## Stored data entries
__________
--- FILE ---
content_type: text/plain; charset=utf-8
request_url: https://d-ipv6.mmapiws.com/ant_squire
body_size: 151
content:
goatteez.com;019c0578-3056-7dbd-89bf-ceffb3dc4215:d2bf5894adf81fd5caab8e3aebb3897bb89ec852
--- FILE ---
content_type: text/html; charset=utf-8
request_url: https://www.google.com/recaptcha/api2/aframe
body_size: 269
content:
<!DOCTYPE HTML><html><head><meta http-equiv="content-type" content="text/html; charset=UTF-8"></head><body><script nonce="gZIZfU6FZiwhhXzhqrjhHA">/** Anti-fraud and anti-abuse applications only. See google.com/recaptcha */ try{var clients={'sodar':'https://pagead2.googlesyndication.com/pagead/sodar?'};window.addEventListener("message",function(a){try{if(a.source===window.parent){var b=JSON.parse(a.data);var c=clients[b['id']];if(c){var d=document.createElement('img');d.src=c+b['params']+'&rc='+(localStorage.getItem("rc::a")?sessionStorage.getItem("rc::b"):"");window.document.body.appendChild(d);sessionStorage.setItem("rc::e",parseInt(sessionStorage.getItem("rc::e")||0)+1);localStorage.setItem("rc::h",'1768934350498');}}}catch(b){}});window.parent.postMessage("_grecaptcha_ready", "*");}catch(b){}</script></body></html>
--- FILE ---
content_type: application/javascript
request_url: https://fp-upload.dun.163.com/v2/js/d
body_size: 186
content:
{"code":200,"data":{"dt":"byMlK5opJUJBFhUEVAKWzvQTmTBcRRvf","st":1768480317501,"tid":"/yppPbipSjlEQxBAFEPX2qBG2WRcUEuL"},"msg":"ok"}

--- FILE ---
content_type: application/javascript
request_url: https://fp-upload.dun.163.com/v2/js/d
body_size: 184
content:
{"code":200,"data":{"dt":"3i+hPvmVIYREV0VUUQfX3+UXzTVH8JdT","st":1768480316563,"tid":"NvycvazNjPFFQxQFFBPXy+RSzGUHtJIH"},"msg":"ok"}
__________
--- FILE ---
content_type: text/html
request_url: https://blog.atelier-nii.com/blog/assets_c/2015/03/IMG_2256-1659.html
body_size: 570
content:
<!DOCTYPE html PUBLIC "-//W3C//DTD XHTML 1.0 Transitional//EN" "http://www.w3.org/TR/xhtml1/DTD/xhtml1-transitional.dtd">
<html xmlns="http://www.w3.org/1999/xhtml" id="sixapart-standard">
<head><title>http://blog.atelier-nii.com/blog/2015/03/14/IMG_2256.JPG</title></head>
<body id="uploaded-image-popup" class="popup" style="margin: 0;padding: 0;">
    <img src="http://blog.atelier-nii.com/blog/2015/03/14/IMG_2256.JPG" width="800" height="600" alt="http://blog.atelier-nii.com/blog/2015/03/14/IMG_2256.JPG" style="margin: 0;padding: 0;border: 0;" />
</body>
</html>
__________
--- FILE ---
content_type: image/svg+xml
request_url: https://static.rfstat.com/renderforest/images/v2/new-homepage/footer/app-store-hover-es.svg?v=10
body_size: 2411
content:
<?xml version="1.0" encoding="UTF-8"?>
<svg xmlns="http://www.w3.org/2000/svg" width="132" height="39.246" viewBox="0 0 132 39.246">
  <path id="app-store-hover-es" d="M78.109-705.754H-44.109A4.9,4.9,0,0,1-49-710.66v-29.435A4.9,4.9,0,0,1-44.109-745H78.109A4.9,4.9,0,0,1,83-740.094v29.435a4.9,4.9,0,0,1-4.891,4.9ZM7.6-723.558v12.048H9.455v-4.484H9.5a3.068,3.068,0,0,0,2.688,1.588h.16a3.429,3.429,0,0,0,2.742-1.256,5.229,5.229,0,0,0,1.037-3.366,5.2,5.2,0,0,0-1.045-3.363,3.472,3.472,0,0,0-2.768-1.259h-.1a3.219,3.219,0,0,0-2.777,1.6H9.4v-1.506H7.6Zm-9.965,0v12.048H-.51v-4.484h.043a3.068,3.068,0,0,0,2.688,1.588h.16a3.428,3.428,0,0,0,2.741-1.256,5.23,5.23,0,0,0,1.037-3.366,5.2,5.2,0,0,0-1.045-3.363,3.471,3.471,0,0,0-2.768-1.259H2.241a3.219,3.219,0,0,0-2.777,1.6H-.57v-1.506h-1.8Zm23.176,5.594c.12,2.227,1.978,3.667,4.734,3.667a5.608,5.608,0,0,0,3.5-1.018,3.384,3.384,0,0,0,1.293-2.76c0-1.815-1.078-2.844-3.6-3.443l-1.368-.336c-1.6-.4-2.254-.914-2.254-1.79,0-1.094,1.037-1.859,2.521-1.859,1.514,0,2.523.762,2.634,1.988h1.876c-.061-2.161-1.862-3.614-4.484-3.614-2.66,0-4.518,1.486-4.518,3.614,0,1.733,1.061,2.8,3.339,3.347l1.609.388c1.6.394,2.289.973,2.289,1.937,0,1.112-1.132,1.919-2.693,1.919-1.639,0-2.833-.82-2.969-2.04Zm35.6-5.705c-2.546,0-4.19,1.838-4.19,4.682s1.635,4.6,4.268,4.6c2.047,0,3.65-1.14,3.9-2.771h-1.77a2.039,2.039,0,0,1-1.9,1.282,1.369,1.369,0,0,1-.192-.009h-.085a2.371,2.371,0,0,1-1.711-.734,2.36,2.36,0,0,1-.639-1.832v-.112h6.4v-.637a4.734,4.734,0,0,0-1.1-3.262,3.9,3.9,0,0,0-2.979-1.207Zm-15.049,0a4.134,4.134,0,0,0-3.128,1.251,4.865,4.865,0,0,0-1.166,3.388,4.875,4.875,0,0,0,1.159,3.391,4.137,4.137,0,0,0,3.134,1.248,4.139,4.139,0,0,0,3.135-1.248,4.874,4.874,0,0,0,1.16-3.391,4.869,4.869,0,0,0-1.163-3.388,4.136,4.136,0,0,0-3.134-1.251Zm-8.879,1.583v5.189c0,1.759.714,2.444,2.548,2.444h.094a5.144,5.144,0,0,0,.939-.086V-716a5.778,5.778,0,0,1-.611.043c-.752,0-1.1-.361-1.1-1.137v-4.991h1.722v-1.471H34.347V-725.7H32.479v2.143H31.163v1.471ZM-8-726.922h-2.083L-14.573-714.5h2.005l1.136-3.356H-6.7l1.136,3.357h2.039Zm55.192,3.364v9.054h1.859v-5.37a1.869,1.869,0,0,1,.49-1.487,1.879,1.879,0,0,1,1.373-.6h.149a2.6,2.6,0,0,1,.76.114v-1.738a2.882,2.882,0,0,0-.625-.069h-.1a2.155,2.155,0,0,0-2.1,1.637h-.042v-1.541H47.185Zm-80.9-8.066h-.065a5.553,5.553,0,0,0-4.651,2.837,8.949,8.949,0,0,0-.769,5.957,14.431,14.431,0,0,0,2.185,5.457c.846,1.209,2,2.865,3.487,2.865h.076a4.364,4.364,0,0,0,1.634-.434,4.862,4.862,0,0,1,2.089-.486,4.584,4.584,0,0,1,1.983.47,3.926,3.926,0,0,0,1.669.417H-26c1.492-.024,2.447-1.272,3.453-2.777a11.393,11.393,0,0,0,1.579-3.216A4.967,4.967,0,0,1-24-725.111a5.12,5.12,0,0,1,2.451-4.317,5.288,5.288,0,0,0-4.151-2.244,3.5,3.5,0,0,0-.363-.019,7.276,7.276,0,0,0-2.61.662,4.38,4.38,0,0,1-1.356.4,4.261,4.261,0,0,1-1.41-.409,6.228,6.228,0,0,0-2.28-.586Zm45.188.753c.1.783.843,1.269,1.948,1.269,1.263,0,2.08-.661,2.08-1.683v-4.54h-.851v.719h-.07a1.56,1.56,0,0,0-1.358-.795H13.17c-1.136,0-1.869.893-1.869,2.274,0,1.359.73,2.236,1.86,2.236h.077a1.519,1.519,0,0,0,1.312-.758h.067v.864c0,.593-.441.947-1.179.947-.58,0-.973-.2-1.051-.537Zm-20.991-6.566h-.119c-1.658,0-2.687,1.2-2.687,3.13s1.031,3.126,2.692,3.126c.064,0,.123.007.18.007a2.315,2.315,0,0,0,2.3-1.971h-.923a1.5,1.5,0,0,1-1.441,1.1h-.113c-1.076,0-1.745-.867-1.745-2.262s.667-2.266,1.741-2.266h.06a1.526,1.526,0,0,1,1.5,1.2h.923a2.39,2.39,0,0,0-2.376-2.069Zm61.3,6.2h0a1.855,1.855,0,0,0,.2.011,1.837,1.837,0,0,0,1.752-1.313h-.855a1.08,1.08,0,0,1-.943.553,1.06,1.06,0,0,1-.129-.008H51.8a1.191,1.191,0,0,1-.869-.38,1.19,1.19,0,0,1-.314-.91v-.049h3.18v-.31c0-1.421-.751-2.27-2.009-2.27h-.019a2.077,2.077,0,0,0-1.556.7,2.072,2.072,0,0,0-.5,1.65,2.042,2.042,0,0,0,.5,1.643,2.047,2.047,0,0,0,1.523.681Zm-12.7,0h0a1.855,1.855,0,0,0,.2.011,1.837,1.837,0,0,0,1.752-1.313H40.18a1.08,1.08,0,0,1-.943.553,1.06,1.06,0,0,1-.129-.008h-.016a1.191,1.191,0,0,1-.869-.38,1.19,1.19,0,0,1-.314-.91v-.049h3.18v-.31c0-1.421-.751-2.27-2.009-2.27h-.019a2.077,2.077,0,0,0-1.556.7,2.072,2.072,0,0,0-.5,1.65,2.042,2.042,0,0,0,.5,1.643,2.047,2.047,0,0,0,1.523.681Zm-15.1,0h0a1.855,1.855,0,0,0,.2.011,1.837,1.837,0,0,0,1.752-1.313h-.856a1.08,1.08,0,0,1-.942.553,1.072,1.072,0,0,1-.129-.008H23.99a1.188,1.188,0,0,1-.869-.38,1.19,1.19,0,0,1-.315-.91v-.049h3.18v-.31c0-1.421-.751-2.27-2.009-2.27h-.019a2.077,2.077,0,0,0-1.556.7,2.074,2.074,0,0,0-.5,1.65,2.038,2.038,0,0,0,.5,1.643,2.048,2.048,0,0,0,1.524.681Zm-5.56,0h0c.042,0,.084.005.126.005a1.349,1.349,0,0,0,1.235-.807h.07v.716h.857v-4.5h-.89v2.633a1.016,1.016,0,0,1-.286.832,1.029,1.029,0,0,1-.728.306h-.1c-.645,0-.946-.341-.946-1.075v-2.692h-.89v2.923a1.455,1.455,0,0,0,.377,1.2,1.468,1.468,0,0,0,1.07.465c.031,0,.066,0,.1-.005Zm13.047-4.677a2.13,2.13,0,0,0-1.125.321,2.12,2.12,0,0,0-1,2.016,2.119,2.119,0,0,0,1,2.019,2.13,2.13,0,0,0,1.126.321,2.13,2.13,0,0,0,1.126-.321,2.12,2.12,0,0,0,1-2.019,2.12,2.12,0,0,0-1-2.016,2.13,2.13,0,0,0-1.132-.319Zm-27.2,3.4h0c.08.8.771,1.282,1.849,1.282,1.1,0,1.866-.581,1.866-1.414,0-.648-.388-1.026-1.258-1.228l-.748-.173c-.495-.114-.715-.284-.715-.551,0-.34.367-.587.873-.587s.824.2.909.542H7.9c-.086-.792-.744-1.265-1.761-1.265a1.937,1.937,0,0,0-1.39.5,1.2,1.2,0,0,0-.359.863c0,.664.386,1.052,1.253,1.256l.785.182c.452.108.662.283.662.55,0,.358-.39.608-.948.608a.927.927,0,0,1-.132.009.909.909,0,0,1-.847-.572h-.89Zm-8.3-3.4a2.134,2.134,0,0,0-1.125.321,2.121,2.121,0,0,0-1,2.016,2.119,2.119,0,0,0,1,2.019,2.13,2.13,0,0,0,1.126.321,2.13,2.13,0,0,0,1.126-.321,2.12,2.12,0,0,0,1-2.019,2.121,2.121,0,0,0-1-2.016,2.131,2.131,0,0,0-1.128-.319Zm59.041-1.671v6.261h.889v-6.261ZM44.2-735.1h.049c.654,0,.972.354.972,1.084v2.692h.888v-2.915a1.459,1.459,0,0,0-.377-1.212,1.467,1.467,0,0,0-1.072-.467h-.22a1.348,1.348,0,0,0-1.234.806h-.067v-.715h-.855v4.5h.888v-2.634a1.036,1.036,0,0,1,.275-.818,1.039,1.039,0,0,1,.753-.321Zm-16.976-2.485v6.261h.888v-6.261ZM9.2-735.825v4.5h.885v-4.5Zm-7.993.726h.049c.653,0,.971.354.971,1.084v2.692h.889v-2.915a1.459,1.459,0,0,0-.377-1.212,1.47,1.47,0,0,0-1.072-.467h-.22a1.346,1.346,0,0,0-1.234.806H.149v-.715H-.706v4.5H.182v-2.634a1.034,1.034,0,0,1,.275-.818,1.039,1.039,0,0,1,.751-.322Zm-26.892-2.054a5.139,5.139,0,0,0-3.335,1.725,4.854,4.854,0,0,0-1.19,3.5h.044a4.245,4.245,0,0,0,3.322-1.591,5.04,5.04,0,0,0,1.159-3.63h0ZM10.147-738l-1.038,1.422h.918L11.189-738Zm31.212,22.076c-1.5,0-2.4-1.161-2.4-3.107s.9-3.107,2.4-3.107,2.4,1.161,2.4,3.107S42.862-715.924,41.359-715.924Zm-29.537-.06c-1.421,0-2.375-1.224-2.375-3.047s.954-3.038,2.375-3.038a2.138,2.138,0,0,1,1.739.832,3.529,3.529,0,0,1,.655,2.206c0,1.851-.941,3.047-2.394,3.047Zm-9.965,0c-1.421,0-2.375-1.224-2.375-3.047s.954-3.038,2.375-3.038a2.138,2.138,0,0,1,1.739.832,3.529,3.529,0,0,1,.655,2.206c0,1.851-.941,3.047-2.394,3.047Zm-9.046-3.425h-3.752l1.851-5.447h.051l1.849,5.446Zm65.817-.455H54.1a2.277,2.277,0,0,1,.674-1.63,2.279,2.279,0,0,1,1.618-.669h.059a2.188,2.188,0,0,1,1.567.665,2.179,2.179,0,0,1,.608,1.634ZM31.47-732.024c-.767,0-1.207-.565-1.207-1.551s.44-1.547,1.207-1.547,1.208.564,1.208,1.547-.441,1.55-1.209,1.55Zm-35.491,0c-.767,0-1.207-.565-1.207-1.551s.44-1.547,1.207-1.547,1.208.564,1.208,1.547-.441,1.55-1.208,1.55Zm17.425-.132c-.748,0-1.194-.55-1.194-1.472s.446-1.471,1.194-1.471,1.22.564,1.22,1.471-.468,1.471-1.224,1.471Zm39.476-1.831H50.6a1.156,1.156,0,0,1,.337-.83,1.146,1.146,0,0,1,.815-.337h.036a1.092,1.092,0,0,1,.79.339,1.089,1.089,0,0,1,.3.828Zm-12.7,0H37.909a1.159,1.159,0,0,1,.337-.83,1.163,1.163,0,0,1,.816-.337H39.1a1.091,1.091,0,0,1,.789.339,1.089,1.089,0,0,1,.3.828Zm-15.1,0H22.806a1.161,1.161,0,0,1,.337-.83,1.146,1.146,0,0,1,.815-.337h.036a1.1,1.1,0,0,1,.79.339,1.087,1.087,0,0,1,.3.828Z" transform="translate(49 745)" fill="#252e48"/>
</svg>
__________
## What the task asks
Of all the entries above, retype exactly the lines from the line with "content_type: text/plain; charset=utf-8" to the line with "content_type: text/html; charset=utf-8", both included, and no others.

## Written response
content_type: text/plain; charset=utf-8
request_url: https://d-ipv6.mmapiws.com/ant_squire
body_size: 151
content:
goatteez.com;019c0578-3056-7dbd-89bf-ceffb3dc4215:d2bf5894adf81fd5caab8e3aebb3897bb89ec852
--- FILE ---
content_type: text/html; charset=utf-8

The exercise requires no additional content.